How to help prevent grey mould
As previously mentioned, there aren’t any fungicides that are labelled to treat grey mould; it may be worth trying a general fungicide. I would perhaps spray plants in spring, however, I find that keeping plants healthy and growing well is the best way to prevent it in the first place. This includes giving them the best growing conditions.
Some ways I have noticed help to prevent botrytis cinerea is to ensure there’s plenty of space between the plants to ensure good air circulation. Do this when planting new plants and pruning out existing plants to create space between them. Remove any dead or diseased leaves and pick up the fallen flowers, buds and leaves.
Don’t let the plants and surrounding soil become over wet and overly humid, especially in a greenhouse. Water early in the day, so the excess water has time to evaporate and water from the base.
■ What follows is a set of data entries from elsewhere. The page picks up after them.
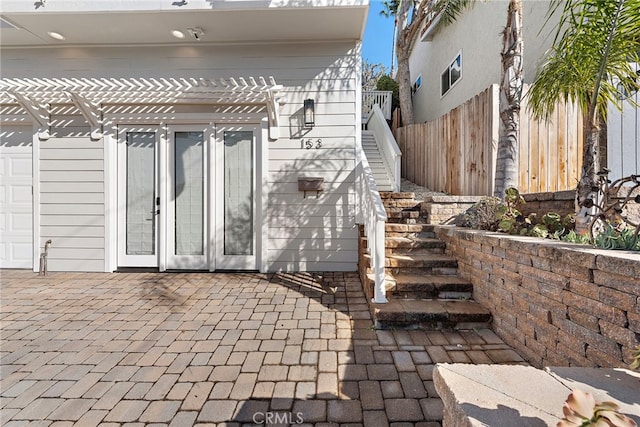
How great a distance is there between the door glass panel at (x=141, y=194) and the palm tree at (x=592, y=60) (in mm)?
5288

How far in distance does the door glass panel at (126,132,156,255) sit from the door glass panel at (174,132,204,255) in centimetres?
41

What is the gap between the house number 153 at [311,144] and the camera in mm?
4770

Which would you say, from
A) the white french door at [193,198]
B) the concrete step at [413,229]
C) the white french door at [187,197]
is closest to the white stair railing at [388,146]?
the concrete step at [413,229]

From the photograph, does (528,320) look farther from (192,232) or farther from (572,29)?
(192,232)

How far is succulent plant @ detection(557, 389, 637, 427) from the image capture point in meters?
0.69

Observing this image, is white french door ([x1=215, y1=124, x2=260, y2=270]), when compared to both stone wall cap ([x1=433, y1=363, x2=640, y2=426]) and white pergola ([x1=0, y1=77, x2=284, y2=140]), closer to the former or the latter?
white pergola ([x1=0, y1=77, x2=284, y2=140])

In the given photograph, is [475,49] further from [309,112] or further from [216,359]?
[216,359]

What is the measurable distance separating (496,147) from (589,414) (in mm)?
4310

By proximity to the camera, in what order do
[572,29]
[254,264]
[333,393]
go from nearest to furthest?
[333,393] < [572,29] < [254,264]

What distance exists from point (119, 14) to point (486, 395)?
555 centimetres

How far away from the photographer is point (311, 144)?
477 cm

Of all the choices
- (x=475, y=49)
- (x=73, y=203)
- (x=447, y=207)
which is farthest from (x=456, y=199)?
(x=73, y=203)

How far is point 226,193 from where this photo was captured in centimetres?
480

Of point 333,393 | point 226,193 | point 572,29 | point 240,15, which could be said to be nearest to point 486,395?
point 333,393
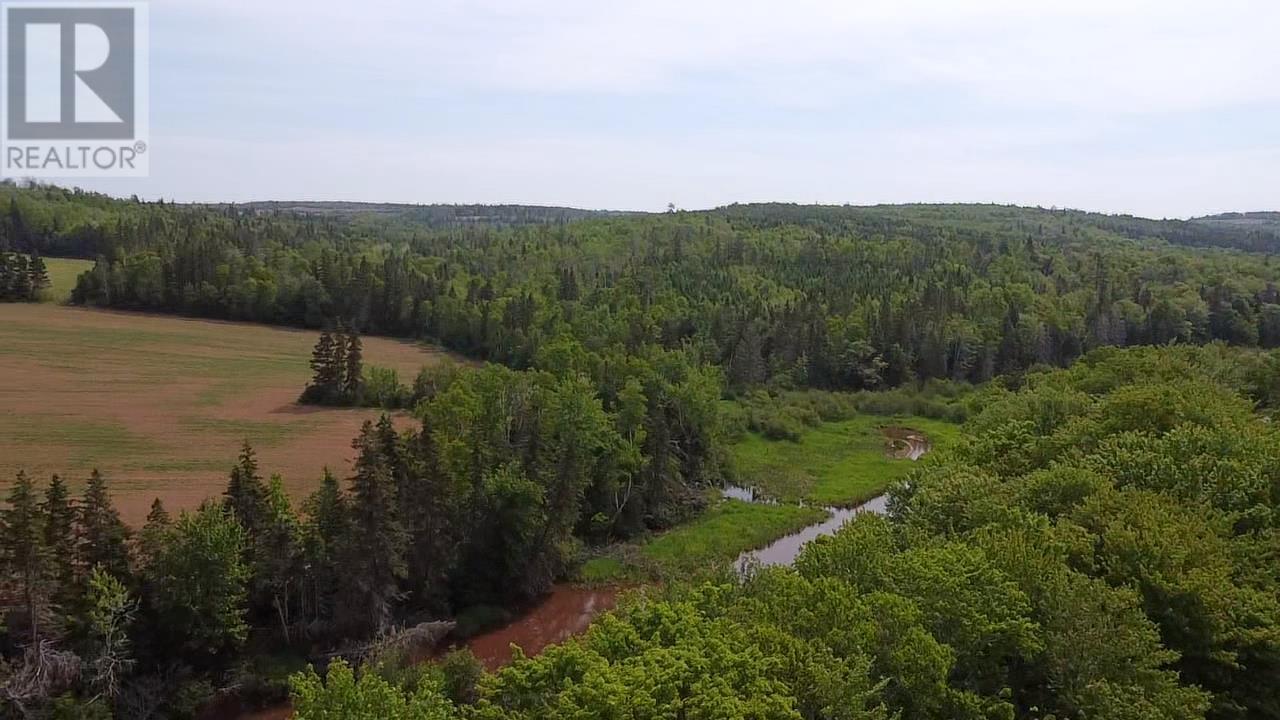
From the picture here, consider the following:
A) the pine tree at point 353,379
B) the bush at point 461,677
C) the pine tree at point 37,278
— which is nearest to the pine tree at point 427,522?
the bush at point 461,677

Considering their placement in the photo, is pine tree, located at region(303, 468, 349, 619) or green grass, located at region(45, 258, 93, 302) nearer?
pine tree, located at region(303, 468, 349, 619)

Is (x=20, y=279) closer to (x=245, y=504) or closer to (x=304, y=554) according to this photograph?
(x=245, y=504)

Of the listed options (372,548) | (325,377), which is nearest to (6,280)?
(325,377)

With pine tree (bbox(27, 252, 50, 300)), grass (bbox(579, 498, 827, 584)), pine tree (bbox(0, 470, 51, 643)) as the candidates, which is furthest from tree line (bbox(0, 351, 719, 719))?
pine tree (bbox(27, 252, 50, 300))

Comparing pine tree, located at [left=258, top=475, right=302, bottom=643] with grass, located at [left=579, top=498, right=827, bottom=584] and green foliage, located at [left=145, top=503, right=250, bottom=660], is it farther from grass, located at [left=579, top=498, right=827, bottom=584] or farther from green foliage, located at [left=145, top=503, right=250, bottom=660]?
grass, located at [left=579, top=498, right=827, bottom=584]

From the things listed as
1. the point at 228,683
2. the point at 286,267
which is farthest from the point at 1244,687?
the point at 286,267

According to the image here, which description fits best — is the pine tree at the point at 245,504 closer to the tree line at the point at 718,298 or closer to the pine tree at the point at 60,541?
the pine tree at the point at 60,541
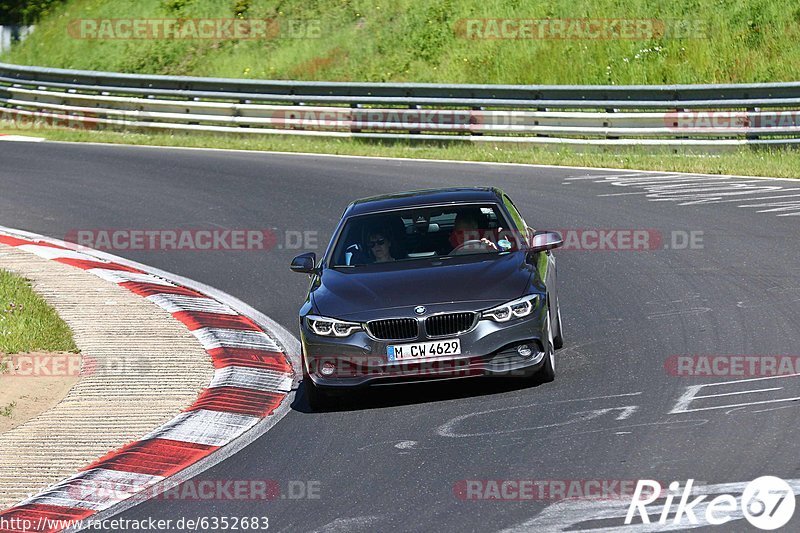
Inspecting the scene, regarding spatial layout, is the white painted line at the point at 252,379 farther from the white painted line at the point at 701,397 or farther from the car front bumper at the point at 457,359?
the white painted line at the point at 701,397

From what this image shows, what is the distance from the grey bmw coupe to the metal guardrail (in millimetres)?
11881

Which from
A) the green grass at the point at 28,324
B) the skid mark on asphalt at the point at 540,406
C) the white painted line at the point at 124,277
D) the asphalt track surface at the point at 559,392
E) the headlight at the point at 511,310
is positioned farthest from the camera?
the white painted line at the point at 124,277

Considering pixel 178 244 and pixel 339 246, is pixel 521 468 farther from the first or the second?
pixel 178 244

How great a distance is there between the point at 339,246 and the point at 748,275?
4.47 metres

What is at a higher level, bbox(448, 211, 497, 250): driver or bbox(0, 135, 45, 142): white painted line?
bbox(0, 135, 45, 142): white painted line

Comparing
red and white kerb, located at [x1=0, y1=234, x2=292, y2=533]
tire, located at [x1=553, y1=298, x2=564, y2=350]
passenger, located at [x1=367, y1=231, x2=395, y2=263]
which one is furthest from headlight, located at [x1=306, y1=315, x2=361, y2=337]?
tire, located at [x1=553, y1=298, x2=564, y2=350]

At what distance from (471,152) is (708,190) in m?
6.01

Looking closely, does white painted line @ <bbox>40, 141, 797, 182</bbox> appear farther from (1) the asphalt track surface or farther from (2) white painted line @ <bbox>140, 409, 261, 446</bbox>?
(2) white painted line @ <bbox>140, 409, 261, 446</bbox>

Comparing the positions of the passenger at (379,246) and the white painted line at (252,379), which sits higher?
the passenger at (379,246)

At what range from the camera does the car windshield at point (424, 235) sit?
10242 mm

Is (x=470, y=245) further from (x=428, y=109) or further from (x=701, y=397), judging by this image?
(x=428, y=109)

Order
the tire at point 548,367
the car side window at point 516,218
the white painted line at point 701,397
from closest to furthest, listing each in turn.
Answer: the white painted line at point 701,397 < the tire at point 548,367 < the car side window at point 516,218

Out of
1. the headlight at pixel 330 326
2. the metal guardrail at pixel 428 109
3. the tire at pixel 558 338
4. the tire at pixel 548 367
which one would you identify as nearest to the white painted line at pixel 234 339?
the headlight at pixel 330 326

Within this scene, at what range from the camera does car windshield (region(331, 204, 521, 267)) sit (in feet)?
33.6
I also find that it helps to mulch around the base of plants outdoors because this stops the spores from getting splashed upwards into the leaves as the disease can live on the surface of the soil on fallen dead material.
Treatment of grey mould
There is no treatment in terms of fungicides, so it’s more about tidying up and removing dead foliage, buds and flowers from infected plants as soon as you notice it.
If the majority of your plant is infected, you will need to dig up the entire plant. Burn the plant in a garden incinerator or send it to the landfill; don’t throw it on the compost heap because it will live in your compost as it lives in dead organic material.